Se ci fermiamo ad osservare l’agire di un bambino, cogliamo in ogni suo gesto la libera espressività emotiva, la trasparenza nei suoi atti e la fiducia nell’altro come una sua propria realtà naturale e vitale. Il suo funzionamento è guidato da un cervello emotivo, ancorato alla sua esperienza sensoriale che lo getta nella vita con tutto lo stupore dell’esperire. Il bambino pensa secondo una logica semplice e concreta, sperimenta la vita attraverso i suoi sensi, agisce secondo un criterio del “tutto e subito”, e non si preoccupa di dire e fare cose “imperfette”.
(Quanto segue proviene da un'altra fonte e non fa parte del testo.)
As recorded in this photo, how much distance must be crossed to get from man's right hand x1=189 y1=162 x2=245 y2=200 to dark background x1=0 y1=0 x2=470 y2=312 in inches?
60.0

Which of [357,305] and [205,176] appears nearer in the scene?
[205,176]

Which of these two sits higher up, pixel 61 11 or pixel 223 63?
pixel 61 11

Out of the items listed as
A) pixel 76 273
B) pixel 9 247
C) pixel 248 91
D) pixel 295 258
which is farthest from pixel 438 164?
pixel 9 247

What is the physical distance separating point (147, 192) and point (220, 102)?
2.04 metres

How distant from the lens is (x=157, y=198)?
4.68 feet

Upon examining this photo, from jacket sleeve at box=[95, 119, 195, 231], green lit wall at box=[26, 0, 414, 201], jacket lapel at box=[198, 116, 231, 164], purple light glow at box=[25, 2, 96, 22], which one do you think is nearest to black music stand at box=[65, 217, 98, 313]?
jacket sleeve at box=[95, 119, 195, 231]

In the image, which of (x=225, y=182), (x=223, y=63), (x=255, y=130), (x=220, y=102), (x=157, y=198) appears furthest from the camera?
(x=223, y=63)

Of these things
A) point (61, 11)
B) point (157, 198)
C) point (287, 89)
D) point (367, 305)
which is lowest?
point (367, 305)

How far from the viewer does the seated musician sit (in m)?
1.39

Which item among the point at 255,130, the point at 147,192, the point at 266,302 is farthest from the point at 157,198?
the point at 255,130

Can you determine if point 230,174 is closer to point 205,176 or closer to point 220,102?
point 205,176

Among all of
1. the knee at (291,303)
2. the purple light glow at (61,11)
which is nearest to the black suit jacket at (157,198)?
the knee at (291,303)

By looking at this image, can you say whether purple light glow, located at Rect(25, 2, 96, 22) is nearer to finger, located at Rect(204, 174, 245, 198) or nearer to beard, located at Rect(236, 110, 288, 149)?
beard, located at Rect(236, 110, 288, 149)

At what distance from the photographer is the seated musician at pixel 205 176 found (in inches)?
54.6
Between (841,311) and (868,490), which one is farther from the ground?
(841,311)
C’è una profonda fascinazione nel poter vivere una relazione con il Signore nella sua immediatezza quasi epidermica, permettendoci di mollare le nostre difese identitarie e le nostre barriere. Sin da piccolissimi ricerchiamo il calore di un abbraccio che ci doni gioia, calore e sicurezza, e il bambino sperimenta tutto ciò sulle ginocchia di Gesù come una realtà semplice e immediata prima ancora che possa subentrare una intenzionalità volta al soddisfacimento di una propria richiesta.
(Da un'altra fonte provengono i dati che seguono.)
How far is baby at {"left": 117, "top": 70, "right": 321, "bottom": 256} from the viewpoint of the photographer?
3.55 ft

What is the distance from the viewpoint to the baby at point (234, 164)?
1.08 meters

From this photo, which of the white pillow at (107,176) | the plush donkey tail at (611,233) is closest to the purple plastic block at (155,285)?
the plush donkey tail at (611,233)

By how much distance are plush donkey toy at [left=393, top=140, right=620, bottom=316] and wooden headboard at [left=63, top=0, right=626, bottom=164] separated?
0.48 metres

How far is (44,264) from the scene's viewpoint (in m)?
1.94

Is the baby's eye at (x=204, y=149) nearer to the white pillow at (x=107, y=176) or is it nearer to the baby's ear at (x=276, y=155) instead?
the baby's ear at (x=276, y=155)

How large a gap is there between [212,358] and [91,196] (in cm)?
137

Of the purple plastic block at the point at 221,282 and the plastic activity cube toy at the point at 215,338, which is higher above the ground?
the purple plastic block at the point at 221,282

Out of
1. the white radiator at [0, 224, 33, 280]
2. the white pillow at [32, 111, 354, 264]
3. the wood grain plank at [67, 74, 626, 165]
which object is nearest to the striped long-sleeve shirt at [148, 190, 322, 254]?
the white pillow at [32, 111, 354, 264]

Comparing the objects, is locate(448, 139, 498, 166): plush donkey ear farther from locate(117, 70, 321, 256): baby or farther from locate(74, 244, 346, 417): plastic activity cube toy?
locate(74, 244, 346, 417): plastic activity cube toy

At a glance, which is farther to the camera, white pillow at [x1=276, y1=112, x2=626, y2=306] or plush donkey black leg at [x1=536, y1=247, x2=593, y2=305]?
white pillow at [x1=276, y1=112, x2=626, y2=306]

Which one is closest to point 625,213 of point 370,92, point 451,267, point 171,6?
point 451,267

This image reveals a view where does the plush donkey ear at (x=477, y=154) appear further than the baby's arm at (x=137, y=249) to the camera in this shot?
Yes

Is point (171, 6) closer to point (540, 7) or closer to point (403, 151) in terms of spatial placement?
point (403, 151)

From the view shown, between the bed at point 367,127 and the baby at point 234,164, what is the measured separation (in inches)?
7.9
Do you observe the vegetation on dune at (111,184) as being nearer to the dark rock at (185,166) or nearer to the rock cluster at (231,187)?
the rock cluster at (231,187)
Il bambino accoglie l’Altro privo di aspettative performative ma solo “per essere felice”, assaporando la gioia di una intimità con il Signore, intimità e gioia che gradualmente come adulti perdiamo e dimentichiamo. Ma non possiamo rassegnarci a che lo stupore sia una caratteristica solo infantile, sperimentando poi da adulti una fede calcolata e misurata. I farisei impersonificano l’adulto che si proietta all’altro unicamente al fine di ricavarne un utile per sé, e questa logica riduce la relazione con Gesù a un mero strumento di propria salvezza spirituale. Ci incanta e ci affascina la meraviglia negli occhi del bambino, come se sovente provassimo una profonda nostalgia e desiderassimo ritornare a quella esperienza originaria, a quella modalità cristallina di sperimentare il mondo.

Gesù si indigna davanti alla logica di un cuore frenato e rivolge il suo sguardo al cuore trasparente del più indifeso, del più debole ma del più amato, lo prende in braccio, lo avvolge e lo ama profondamente, tanto da donargli il suo regno.